While the robust elderly group showed a few or only mild difficulties in meeting physical activity recommendations, the at-risk and frail groups did not meet these recommendations. Other studies corroborate this picture, indicating that greater frailty corresponds to a lower ability to adhere to exercise recommendations due to functional loss or cognitive impairments [26,27].

Fish consumption among the population residing in the Northern region is high compared to the national population [28], with one-third of the sample consuming fish four times or more per week. This behavior was also observed in other studies evaluating dietary habits in the Amazonas population [29], where a significant portion reported frequent fish consumption during the week, especially in rural areas of the North [30]. High fish consumption in this study’s population showed no statistically significant correlation with frailty status. However, this habit, combined with other aspects of Amazonian life, has been shown to positively influence frailty reduction in elderly individuals in another research [31].
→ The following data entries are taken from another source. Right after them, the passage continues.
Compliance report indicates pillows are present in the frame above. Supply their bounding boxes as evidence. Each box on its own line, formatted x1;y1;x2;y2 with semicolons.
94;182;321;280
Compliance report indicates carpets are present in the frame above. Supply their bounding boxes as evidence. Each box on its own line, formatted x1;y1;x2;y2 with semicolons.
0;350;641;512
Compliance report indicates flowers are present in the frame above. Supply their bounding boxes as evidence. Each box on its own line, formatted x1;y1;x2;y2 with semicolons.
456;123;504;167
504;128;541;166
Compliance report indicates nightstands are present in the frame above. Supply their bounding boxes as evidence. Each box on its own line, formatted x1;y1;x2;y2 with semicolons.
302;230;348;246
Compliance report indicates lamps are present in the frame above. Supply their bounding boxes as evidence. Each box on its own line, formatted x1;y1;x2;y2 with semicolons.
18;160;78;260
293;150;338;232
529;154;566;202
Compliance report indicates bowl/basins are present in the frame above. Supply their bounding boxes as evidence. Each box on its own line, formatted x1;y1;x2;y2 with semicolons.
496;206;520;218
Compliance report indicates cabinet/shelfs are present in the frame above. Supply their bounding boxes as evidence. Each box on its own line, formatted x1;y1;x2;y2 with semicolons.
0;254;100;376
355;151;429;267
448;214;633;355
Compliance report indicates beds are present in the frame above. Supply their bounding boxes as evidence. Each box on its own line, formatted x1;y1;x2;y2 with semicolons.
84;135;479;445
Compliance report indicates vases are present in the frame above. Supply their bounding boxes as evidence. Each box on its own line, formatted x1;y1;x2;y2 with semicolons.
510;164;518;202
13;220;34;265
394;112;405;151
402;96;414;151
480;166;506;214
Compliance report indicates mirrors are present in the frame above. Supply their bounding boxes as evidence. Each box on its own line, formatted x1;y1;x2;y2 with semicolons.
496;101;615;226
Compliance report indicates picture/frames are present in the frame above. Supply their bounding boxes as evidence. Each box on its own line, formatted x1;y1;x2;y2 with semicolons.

This study has some limitations that should be considered when interpreting the results. First, the sample consisted solely of elderly individuals diagnosed with T2DM residing in specific communities in Northern Brazil, which may limit the generalizability of findings to other elderly populations with different sociodemographic, cultural, and environmental characteristics. Additionally, data collection excluded individuals with severe cognitive deficits and communication difficulties, which may have underestimated frailty prevalence, given that such conditions are often associated with frailty in older adults.

Finally, despite the use of validated instruments such as the IVCF-20, BOMFAQ, and SPPB, self-reported responses may be subject to recall or social desirability bias, particularly regarding lifestyle habits such as physical activity and dietary intake. Even with these limitations, the results provide relevant contributions to understanding frailty in elderly individuals with T2DM in the Amazon region, highlighting the importance of public health strategies adapted to the local context.

Conclusion

The findings of this study highlight a high prevalence of frailty and pre-frailty among elderly individuals with type 2 diabetes mellitus residing in Northern Brazil, with significant associations between frailty and factors such as advanced age, low education, multiple comorbidities, cognitive dysfunction, chronic pain, polypharmacy, and functional impairment. These results reinforce the need for closer attention to this population, particularly regarding early identification of frailty syndrome and implementation of intervention strategies that consider social, clinical, and functional determinants.

Interventions aimed at encouraging physical activity, multidisciplinary monitoring, and adequate management of comorbidities may contribute to preventing frailty progression and promoting quality of life. Considering the Amazonian context with its sociocultural and geographic specificities, the importance of targeted public policies and approaches sensitive to local particularities stands out, aiming at comprehensive care for elderly individuals with T2DM and reduction of health inequalities.

Academic affliation

This article is part of the project Health Study in Primary Care of the Amazon Population (SAPPA) affiliated with the Programa de Pós-Graduação em Ciências do Movimento Humano da Universidade Federal do Amazonas.

Conflict of interest

There are no conflicts of interest.

Sources of funding

Research support was provided by the Amazonas State Research Foundation (Edital Universal 2018), the Coordination for the Improvement of Higher Education Personnel (CAPES, grant 001), and the National Council for Scientific and Technological Development (CNPq).

Authors contributions

Conception and design of the research: Campos HLM, Leon EB; Data collection: Tavares KN, Cardoso MN, Nogueira ES; Analysis and interpretation of the data: Tavares KN, Sposito LAC, Cardoso MN, Nogueira ES; Writing of the manuscript: Tavares KN, Sposito LAC, Cardoso MN, Campos HLM, Leon EB; Critical review of the manuscript for important intellectual content: Sposito LAC, Campos HLM, Leon EB.